A Touro spokesperson said the school no longer relies on the Health Science Center for bodies needed for student training. Officials at the Health Science Center didn’t answer questions about failures to fully disclose to families how their relatives’ bodies were used. 

Willson and her siblings say they have other unanswered questions, including why nobody contacted them when Hodges died. They said they had several family members living in the area who wouldn’t have been difficult to find.

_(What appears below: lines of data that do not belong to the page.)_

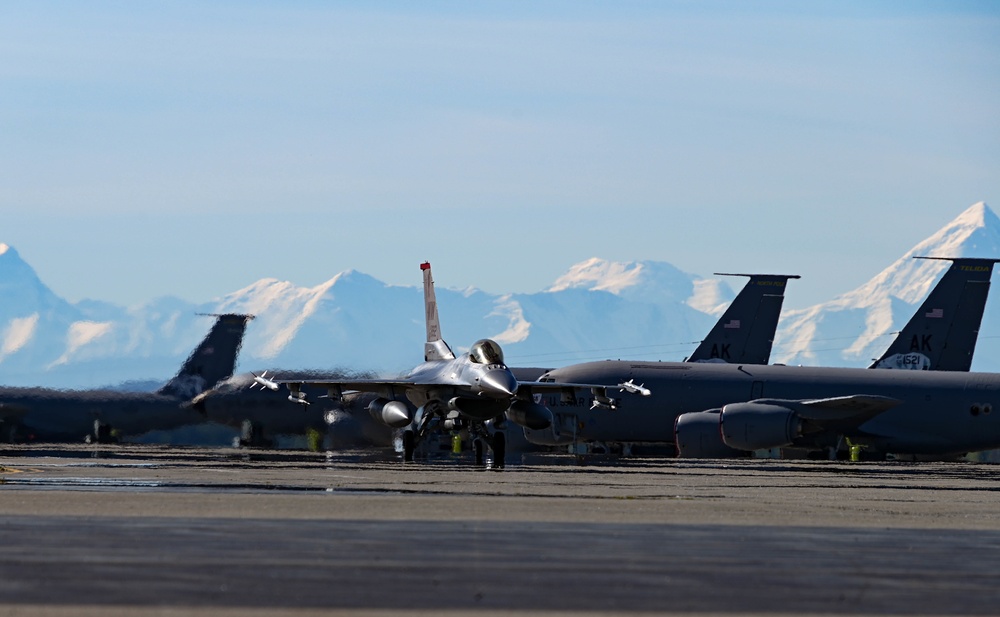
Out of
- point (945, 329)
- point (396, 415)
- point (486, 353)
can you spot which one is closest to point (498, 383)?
point (486, 353)

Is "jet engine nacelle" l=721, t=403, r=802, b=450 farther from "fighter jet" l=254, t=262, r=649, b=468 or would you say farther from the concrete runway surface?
the concrete runway surface

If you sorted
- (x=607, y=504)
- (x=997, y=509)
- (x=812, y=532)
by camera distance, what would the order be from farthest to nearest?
1. (x=997, y=509)
2. (x=607, y=504)
3. (x=812, y=532)

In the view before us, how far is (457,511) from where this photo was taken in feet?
82.7

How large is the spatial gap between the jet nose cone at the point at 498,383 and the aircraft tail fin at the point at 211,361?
63.9 m

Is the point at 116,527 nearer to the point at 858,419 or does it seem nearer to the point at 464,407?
the point at 464,407

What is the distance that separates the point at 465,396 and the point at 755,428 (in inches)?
931

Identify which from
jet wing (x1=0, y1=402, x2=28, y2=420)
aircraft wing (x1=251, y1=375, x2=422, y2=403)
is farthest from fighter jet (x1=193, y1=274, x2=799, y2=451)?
aircraft wing (x1=251, y1=375, x2=422, y2=403)

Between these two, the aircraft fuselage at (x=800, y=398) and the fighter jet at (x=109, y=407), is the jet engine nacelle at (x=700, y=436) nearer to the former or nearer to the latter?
the aircraft fuselage at (x=800, y=398)

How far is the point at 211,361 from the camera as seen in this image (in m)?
112

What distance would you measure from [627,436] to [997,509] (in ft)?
151

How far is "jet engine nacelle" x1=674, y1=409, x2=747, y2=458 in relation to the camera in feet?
238

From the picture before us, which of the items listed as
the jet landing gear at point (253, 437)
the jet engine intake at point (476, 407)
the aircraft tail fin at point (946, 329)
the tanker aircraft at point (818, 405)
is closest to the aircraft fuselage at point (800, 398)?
the tanker aircraft at point (818, 405)

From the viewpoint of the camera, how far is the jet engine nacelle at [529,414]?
5122 cm

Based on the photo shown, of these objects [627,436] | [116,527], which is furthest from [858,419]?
[116,527]
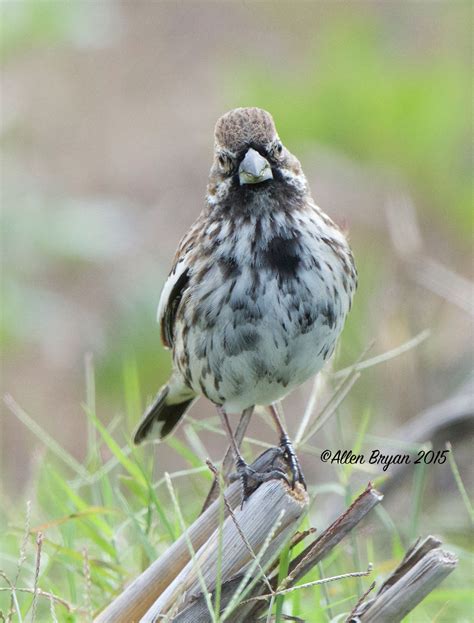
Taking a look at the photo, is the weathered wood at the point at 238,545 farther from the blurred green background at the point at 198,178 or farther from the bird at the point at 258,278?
the blurred green background at the point at 198,178

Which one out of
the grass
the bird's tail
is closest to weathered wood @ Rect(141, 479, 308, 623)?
the grass

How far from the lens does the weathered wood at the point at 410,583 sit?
249cm

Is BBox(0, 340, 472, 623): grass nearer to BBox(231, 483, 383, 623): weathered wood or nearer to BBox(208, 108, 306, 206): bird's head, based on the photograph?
BBox(231, 483, 383, 623): weathered wood

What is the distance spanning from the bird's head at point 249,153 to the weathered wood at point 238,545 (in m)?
0.89

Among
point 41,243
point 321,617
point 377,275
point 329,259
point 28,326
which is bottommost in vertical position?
point 321,617

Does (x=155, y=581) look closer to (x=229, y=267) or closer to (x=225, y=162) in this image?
(x=229, y=267)

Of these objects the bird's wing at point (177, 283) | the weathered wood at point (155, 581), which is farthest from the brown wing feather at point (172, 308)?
the weathered wood at point (155, 581)

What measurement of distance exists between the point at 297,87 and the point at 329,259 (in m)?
4.60

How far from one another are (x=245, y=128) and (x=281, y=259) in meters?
0.35

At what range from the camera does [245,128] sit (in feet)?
10.5

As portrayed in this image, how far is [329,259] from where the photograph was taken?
3.29 m

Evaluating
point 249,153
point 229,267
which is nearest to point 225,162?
point 249,153

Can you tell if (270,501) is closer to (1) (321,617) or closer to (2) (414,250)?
(1) (321,617)

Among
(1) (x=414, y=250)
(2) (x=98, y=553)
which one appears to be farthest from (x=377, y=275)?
(2) (x=98, y=553)
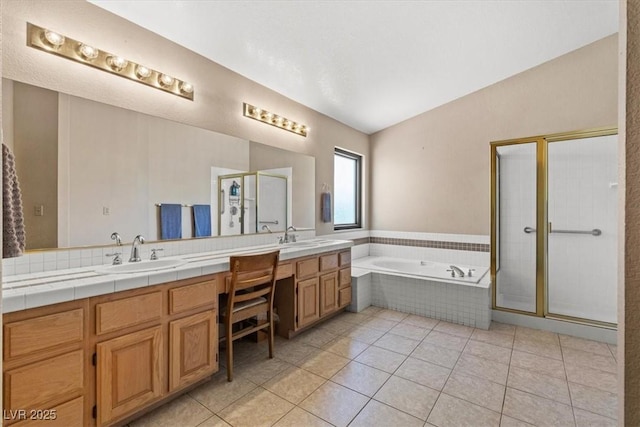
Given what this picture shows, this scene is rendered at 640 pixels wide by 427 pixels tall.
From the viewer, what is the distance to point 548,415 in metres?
1.79

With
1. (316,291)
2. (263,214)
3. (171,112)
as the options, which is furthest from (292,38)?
(316,291)

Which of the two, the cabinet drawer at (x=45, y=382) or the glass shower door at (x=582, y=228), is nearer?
the cabinet drawer at (x=45, y=382)

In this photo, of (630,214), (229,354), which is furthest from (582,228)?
(229,354)

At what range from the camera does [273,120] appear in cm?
321

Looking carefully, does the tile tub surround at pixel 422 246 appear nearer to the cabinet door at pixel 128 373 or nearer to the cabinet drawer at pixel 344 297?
the cabinet drawer at pixel 344 297

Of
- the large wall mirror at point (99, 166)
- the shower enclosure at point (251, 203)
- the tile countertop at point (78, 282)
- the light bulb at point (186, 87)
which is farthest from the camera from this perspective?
the shower enclosure at point (251, 203)

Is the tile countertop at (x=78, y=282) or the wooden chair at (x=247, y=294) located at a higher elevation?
the tile countertop at (x=78, y=282)

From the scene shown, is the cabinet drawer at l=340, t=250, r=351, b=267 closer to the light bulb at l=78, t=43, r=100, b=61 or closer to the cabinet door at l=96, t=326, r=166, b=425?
the cabinet door at l=96, t=326, r=166, b=425

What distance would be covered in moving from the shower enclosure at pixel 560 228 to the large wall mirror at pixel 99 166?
3.02 meters

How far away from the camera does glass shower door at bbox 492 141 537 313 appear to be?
10.6 feet

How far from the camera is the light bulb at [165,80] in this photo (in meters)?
2.27

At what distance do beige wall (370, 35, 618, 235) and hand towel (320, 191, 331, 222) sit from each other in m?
1.05

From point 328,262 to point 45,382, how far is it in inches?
85.4

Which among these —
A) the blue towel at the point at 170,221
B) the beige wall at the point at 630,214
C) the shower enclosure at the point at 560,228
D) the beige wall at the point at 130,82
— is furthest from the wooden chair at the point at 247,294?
the shower enclosure at the point at 560,228
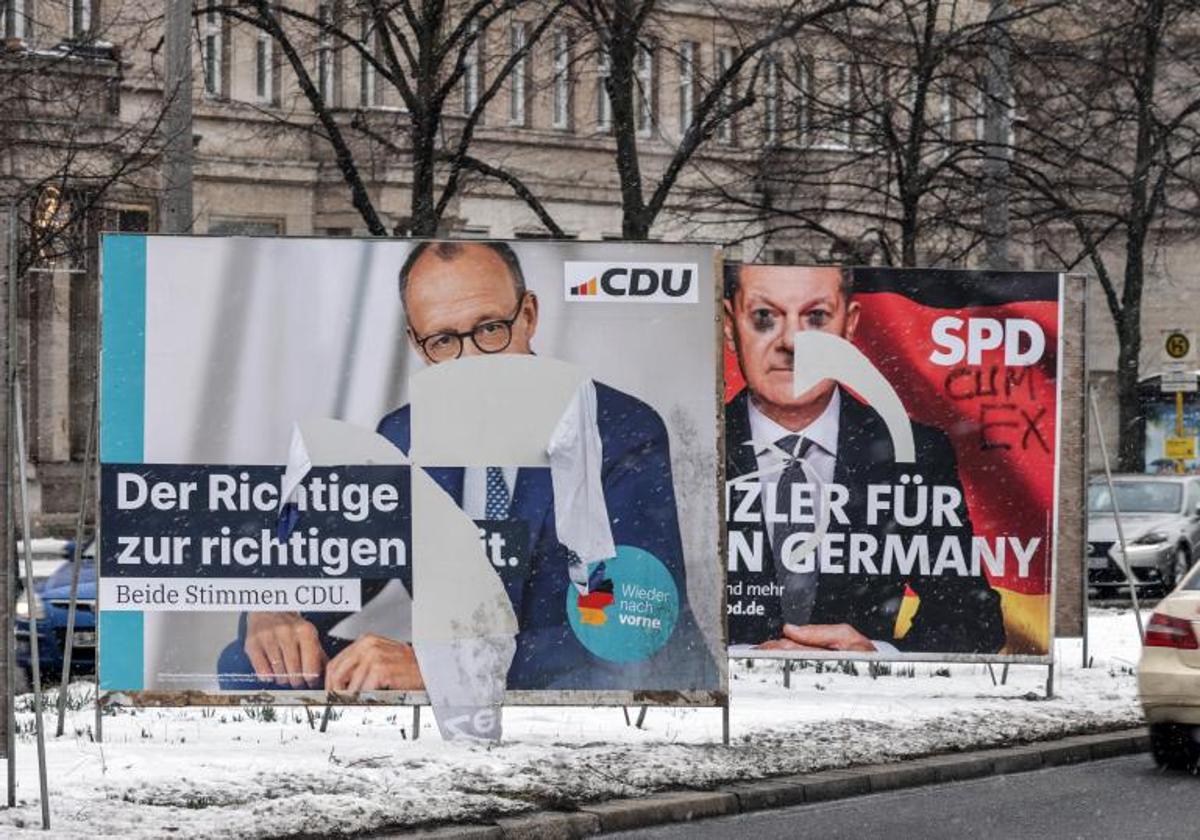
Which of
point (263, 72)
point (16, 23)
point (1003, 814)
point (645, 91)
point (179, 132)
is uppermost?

“It was really, really heartbreaking to read the words ‘unclaimed body,’” Willson said. “Because she would have been claimed. She had a family.”

Carl Robert Yenner

Fran Moore has fond memories growing up in New Jersey with her father, Carl Yenner. An Army veteran who worked at a junkyard and later as a hospital janitor, Yenner used to toss a football around the backyard with Moore and her brothers and take them on long day trips through the countryside.

Carl Robert Yenner.
Carl Robert Yenner.Courtesy Fran Moore

But the siblings struggled to stay in touch with Yenner as he aged. He moved to Texas years ago and didn’t have internet or phone service at his home in Wichita Falls. Yenner died at a Dallas hospital in May 2021 at age 79, but nobody at the hospital or medical examiner contacted his survivors. His son filed a missing person report in Wichita Falls and the family hired a private investigator to try to locate him.

They learned Yenner was dead when an estate lawyer contacted them later in 2021 about selling his home, Moore said. 

For years, nobody could tell them where his remains had gone — until Moore got a call this year from an NBC News reporter who’d found Yenner’s name in records obtained from the Health Science Center.